RAMAZAN AYINA HAZIRLANMAK
Büyük ecir ve sevaplarla dolu olan ramazan ayına girerken, bu ayı ihya etmek için manen hazırlıklı olmak lazımdır. Kendimizi bu ayın sevap ve mükâfâtına hazırlıklı ve lâyık bir hale getirmeye çalışmalıyız. Bunun için:
Ramazan ayına girerken maddî ve manevî kirlerden temizlenmeli, işlediğimiz günahları terkederek Cenab-ı Hakk'a tövbe ve istiğfar etmeliyiz. Mesela; beş vakit namazı düzenli olarak kılmıyorsak, bir daha terketmemek üzere devamlı kılmalıyız.
Başkalarına haksızlık etmişsek, onlardan helâllik dilemeliyiz. Kul hakkıyla Allah'ın huzuruna çıkmak büyük bir tehlikedir. Haksızlık ve kötülük yapanların mutlaka tevbe ederek, helâllik alması gerekir. Yoksa Allah'a yaklaşamaz ve onun rızasına eremezler.
Ramazan ayına girerken; Dinimiz İslâm'ın haram kıldığı kin, hased, dedikodu, yalan, bühtan, iftira, gıybet, nefret gibi kötü huylardan vazgeçmeliyiz. Dünya ve ahiretimiz için faydası olmayan her türlü davranışlardan uzak olmalıyız.
Ramazan ayına girerken, kalbimizi Allah'a tam teslim etmeliyiz. Niyetlerimizi düzeltmeliyiz. Kıyamet Günü'nde, insanlar niyetleri üzerine haşrolunurlar, Allah'ın huzuruna niyetlerine göre çıkarılırlar. Çünkü ameller niyetlere göredir.
RAMAZAN AYI NASIL GEÇİRİLMELİDİR ?
Ramazan ayının gündüzlerini oruçla, gecelerini de namaz, zikir, dua, tevbe ve istiğfarla geçirmeliyiz. Gecenin bir kısmında uyumalı, bir kısmında da ibadet etmeliyiz. Ayrıca, Kur'an-ı Kerim'i çok okumalıyız. Okuduklarımızı anlamaya çalışmalıyız. Anladıklarımızı da hayatımızda yaşamaya gayret göstermeliyiz. Allah Rasûlü (s.a.s.) şöyle buyurmuşlardır: "Ey insanlar! Selamlaşınız, yemek yediriniz. İnsanlar uykuda iken geceleyin namaz kılınız. Selametle cennete girersiniz."
"Ramazandan sonra tutulan oruçların en faziletlisi, Allah'a izafe edilen Muharrem ayında tutulan oruçtur. Farz namazlarından sonra en faziletli namaz da gece namazıdır."

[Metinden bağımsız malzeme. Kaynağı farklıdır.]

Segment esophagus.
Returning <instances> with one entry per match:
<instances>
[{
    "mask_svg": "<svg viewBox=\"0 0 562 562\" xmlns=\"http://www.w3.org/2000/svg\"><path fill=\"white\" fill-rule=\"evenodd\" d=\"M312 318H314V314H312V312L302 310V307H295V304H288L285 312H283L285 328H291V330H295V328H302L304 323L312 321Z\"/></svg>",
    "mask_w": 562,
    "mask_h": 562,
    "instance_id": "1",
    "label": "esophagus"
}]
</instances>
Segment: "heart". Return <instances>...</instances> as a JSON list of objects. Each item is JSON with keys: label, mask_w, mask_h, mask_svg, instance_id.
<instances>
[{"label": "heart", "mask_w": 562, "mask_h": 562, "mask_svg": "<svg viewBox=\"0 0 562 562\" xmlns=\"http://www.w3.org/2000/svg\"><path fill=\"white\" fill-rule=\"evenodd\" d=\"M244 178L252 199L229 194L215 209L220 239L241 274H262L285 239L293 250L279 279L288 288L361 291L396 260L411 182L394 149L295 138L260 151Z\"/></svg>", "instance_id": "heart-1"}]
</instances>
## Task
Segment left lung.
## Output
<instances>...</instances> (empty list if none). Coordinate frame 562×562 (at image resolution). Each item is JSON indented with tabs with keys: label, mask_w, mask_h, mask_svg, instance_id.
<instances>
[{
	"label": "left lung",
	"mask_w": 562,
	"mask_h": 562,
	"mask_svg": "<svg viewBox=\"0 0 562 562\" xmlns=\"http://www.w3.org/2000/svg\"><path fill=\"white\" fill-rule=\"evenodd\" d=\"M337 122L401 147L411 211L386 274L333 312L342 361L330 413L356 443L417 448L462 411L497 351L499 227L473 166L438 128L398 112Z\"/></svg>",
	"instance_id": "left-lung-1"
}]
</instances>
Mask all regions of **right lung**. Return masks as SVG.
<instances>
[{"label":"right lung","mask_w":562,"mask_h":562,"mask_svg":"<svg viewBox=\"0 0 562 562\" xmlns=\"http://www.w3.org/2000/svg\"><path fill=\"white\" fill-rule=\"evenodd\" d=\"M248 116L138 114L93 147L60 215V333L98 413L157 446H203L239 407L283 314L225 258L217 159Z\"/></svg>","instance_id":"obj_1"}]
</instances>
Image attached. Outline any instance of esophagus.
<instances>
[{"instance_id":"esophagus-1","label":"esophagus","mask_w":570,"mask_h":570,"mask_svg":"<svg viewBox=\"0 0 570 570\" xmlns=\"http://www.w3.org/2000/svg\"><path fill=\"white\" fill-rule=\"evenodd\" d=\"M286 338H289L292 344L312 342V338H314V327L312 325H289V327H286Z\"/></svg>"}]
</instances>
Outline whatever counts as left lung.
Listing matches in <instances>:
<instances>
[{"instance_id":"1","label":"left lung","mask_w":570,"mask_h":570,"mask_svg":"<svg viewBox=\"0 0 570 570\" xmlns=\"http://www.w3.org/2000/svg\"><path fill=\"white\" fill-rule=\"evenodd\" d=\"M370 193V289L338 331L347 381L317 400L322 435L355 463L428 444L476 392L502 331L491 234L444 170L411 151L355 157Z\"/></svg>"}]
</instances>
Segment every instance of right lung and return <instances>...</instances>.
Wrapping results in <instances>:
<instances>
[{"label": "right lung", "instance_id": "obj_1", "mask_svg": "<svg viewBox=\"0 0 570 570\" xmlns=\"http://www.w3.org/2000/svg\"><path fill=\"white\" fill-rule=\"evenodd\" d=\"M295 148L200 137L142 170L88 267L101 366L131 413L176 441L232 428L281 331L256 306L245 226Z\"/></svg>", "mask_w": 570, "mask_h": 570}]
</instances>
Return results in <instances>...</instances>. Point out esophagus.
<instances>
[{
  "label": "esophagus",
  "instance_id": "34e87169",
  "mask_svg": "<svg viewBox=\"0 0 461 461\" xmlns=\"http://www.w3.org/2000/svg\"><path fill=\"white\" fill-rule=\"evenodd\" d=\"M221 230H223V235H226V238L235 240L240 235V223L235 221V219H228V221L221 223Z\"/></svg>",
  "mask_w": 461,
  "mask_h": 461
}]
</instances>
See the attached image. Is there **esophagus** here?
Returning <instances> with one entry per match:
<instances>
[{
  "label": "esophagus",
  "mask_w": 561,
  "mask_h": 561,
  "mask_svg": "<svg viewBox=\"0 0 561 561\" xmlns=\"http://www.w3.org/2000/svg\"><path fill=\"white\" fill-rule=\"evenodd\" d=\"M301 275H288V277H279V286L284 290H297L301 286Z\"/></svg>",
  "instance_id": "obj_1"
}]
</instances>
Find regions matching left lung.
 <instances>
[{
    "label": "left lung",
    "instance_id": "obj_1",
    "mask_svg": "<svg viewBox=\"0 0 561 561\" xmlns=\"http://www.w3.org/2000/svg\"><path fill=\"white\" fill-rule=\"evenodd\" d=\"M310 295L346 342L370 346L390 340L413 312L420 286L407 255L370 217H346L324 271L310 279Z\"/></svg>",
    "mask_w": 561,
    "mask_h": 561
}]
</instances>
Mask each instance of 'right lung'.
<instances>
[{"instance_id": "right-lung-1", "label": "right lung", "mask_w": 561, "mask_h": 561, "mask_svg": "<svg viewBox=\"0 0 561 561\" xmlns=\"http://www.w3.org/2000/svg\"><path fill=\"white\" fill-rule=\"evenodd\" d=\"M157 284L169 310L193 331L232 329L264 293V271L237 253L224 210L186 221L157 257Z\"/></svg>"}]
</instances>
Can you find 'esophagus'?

Gecenin evvelinde uyuyup, ahirinde ise kalkıp namaz kılan sevgili Peygamberimiz (s.a.s.) şöyle buyurmuşlardır: "Gece de duanın kabul olacağı bir saat vardır ki; herhangi bir Müslüman ona rastlar da dünya ve ahirete dair Allah'tan hayır dilerse, muhakkak Allah dileğini yerine getirir. Bu hal, her gecede vardır."
Ramazan ayında, kimsesizlere, fakirlere, yoksullara, komşulara, hayır kurumlarına yardımda bulunmak; onlara şefkat ve merhamet göstermek, her zaman olduğu gibi imanımızın gereğidir. Peygamber Efendimiz (s.a.s.), her zaman muhtaçları gözetir, kimseyi eli boş çevirmezdi. Hadis-i şeriflerinde şöyle buyurmuşlardır: "Fukarayı arayınız, görüp gözetiniz. Siz ancak fakirleriniz sayesinde yardım görür ve rızıklanırsınız."
"Bir adamın hayra sarfettiği paranın en değerlisi; çoluk çocuğuna infak ettiği para ile, Allah yolunda kullanacağı atı (biniti) için verdiği ve bir de Allah rızası için mücahid arkadaşlarına sarfettiği paradır."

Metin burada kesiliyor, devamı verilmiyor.